The Opportunity
Nigel Wright is delighted to be supporting this international tech business on seeking a Head of Information Security who will lead on identifying and delivering change to improve the business's security posture. As part of the senior leadership team you will own and deliver the company's Information Security, Business Continuity and Crisis Management strategy, policies and programme to identify and reduce cyber risk across the business. The role will maintain and work within a number of legal, regulatory and compliance frameworks.
The role is both internally and externally focussed, ensuring the company's own security position is hardened, given the ever-changing threat landscape but also liaising with customers with any security issues.
The company has a hybrid working policy where you will be in the office 2-3 days per week.
The Role
You will be responsible for developing the company's Information Security roadmap, ensuring that change can be identified and executed. Specifically you will:
- Ensure the company's technology is safeguarded through proactive and reactive strategies to protect their product and brand
- Lead, create and implement security & business continuity strategy and roadmap aligned with wider business objectives
- Lead and develop a confident, competent and resilient information security team
- Lead the implementation and rollout of security tooling and frameworks.
- Implement and manage operational resilience across the business.
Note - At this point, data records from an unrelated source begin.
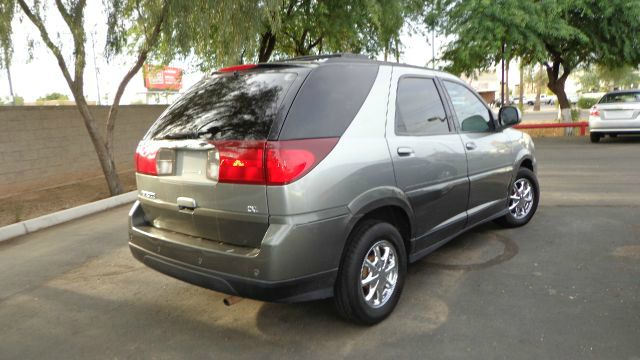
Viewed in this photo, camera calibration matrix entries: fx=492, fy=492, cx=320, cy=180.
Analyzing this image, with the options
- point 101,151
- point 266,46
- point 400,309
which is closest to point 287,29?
point 266,46

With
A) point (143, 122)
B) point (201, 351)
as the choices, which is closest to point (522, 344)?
point (201, 351)

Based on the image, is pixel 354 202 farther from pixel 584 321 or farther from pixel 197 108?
pixel 584 321

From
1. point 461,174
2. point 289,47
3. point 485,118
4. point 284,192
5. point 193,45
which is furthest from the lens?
point 289,47

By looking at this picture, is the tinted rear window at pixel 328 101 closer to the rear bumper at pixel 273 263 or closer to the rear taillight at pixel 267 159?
the rear taillight at pixel 267 159

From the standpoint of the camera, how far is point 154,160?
3377 millimetres

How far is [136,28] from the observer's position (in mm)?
8938

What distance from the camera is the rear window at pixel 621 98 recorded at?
13.0 metres

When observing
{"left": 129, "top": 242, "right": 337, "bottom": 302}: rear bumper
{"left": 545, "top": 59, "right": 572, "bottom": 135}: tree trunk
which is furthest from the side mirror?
{"left": 545, "top": 59, "right": 572, "bottom": 135}: tree trunk

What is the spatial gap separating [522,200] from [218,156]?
151 inches

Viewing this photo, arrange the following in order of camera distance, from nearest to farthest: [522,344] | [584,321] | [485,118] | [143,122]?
[522,344], [584,321], [485,118], [143,122]

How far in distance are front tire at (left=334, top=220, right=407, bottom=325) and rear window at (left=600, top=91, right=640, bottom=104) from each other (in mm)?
12344

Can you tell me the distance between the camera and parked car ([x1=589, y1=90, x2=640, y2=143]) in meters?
12.7

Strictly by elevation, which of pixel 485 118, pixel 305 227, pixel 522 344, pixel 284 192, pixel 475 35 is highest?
pixel 475 35

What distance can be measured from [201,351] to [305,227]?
1.06 meters
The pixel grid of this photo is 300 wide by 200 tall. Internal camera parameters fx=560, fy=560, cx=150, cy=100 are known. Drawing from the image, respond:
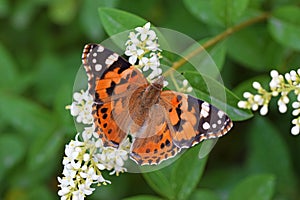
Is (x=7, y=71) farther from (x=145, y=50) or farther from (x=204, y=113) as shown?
(x=204, y=113)

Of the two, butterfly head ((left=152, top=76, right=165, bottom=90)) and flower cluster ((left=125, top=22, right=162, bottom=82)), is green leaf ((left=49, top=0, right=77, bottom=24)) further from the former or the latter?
butterfly head ((left=152, top=76, right=165, bottom=90))

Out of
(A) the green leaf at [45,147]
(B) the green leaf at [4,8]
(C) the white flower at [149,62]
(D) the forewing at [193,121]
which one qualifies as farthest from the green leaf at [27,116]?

- Ensure business impact assessments are created and maintained across the business
- Identify, track, analyse and remediate cyber risk across the business
- Provide secure and compliance software applications across all areas of the business
- Identify, Manage and Partner with key business stakeholders in order to address the security requirements and threats to the business
- Lead on the implementation and upkeep on the Information Security Management System.
- Lead on the implementation and maintenance of relevant security legal, regulatory and compliance frameworks
- Represent senior stakeholder for all things security and business continuity for our clients
- Ensure the business has a practical and fit for purpose business continuity plan that is known and understood by the business
- Ensure appropriate monitoring controls are in place to identify, protect and detect threats.
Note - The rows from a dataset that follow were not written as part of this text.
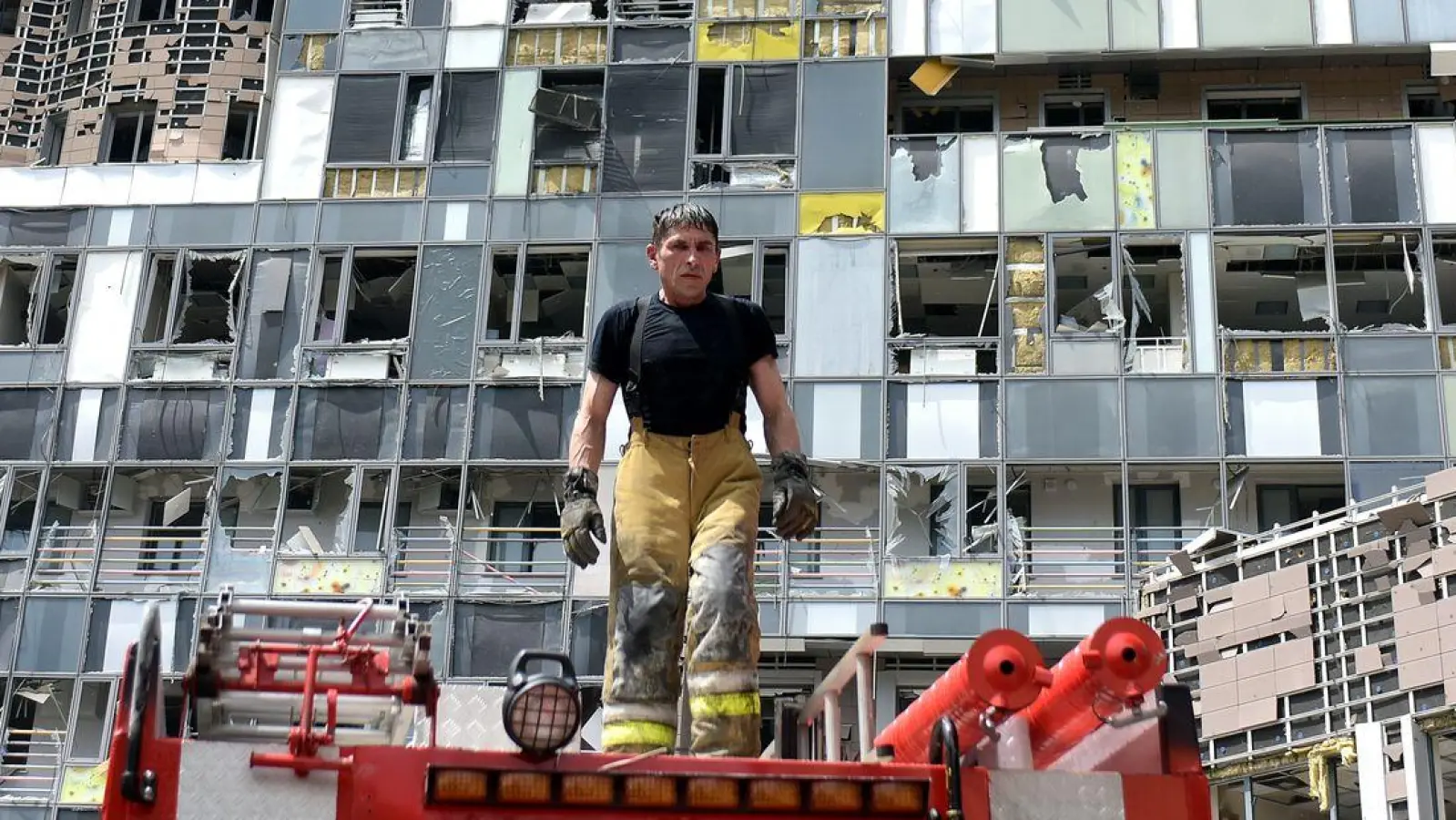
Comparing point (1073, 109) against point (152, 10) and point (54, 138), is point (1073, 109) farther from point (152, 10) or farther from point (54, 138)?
point (54, 138)

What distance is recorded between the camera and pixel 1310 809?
29344mm

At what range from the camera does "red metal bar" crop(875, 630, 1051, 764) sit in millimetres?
5777

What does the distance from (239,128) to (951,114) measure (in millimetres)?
13291

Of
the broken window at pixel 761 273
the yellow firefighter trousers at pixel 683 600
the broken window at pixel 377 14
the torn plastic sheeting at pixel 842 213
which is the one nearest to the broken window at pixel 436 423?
the broken window at pixel 761 273

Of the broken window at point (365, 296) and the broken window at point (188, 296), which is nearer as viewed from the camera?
the broken window at point (365, 296)

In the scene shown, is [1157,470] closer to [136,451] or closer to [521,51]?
[521,51]

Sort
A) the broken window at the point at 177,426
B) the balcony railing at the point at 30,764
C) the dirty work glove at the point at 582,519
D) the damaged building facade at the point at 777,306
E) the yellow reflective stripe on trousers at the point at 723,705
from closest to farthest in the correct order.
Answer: the yellow reflective stripe on trousers at the point at 723,705, the dirty work glove at the point at 582,519, the damaged building facade at the point at 777,306, the balcony railing at the point at 30,764, the broken window at the point at 177,426

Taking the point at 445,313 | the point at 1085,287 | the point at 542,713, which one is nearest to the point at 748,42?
the point at 445,313

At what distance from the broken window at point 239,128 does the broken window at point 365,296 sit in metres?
4.28

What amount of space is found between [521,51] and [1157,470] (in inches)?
512

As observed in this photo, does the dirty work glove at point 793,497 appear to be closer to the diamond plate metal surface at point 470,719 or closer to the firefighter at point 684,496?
the firefighter at point 684,496

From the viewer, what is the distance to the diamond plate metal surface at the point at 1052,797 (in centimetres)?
562

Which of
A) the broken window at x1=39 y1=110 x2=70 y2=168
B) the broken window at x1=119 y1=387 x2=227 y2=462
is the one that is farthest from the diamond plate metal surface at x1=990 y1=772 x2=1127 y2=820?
the broken window at x1=39 y1=110 x2=70 y2=168

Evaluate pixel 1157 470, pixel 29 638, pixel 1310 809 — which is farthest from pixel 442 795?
pixel 29 638
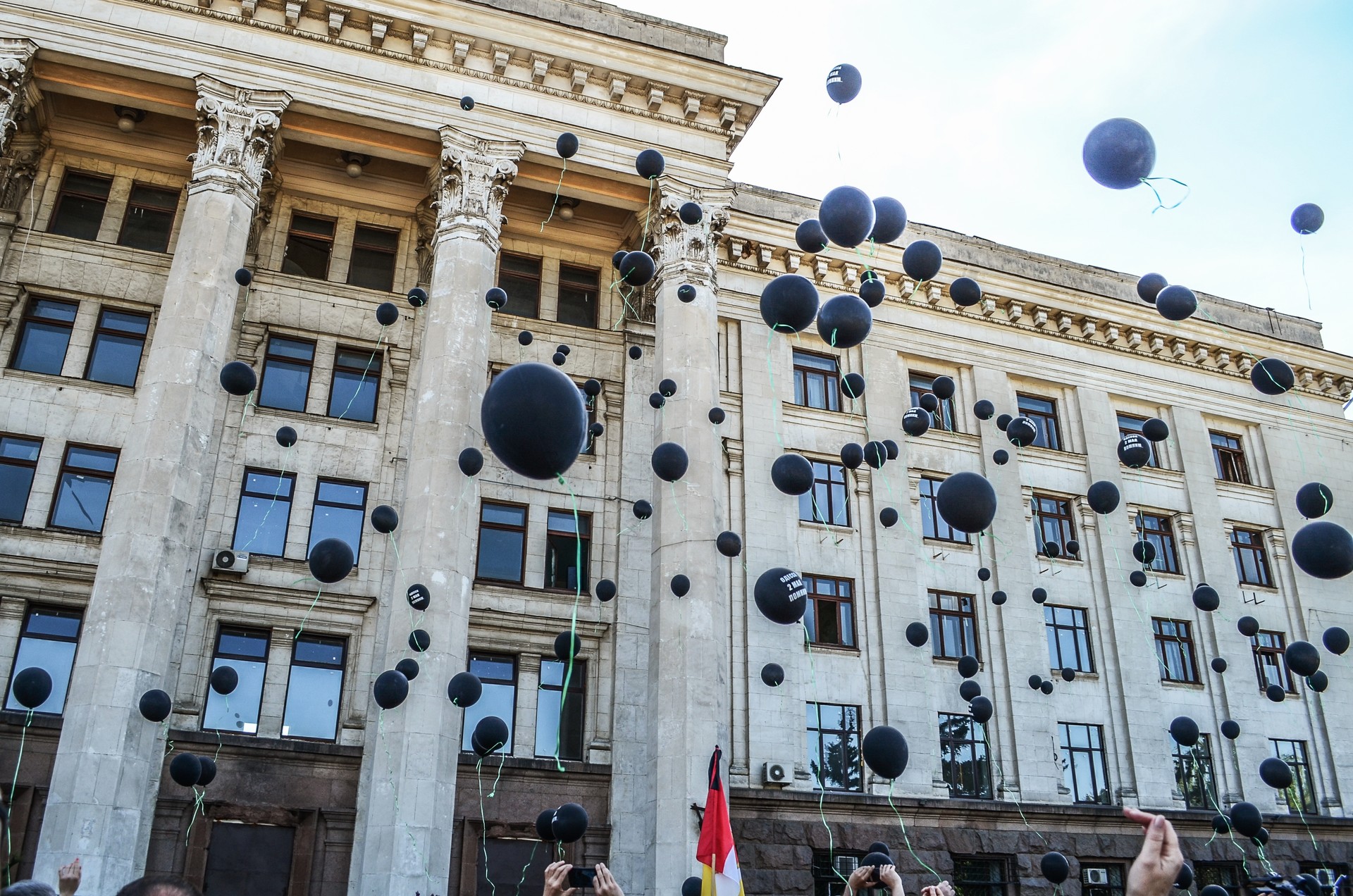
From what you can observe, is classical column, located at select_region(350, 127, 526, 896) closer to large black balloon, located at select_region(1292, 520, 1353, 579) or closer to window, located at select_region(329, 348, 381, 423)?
window, located at select_region(329, 348, 381, 423)

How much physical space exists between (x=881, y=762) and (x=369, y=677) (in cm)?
1186

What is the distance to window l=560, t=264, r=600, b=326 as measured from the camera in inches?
1070

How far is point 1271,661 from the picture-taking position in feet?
98.5

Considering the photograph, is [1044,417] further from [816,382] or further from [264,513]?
[264,513]

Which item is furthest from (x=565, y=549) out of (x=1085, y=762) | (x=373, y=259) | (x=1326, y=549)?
(x=1326, y=549)

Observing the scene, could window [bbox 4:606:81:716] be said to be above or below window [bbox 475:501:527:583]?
below

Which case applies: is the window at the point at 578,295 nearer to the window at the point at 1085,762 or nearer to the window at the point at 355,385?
the window at the point at 355,385

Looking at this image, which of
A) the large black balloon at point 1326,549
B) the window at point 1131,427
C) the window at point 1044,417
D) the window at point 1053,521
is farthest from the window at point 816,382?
the large black balloon at point 1326,549

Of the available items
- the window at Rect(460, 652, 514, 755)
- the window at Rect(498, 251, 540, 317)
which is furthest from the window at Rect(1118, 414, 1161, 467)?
the window at Rect(460, 652, 514, 755)

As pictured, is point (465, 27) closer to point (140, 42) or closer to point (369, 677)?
point (140, 42)

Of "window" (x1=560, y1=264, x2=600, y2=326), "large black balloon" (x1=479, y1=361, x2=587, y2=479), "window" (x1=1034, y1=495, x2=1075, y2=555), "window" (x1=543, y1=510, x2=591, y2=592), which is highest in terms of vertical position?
"window" (x1=560, y1=264, x2=600, y2=326)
- Ensure a comprehensive library is maintained of all assets with assigned ownership
- Partner with the People Team for continuous security learning and awareness requirements
- Protect the business from current and emerging threats
- Remain up to date in current industry intel and cyber security trends
The Person
With proven experience gained working in Information Security in a senior role, you will have experience of leading a team, and knowledge of the fundamental leadership
qualities required to excel in a leadership role. Possessing excellent communication skills, with the ability to influence at executive level, you will have:
- Experience defending web scale internet properties against distributed brute force attacks, DDOS and OWASP top 10 threats
- Excellent writing skills, able to author and review policy documentation
- A high level technical understanding of essential internet concepts (HTTP, SSL, TCP networks, OAuth)
- An understanding of cloud computing concepts and security at scale
- An understanding of Zero Trust and DevSecOps and the benefits they bring
Any appropriate security management qualifications such as CISSP or CISM will be beneficial though not essential. Applicants looking to make the step up into this role are welcomed along with seasoned professionals excited by delivering change.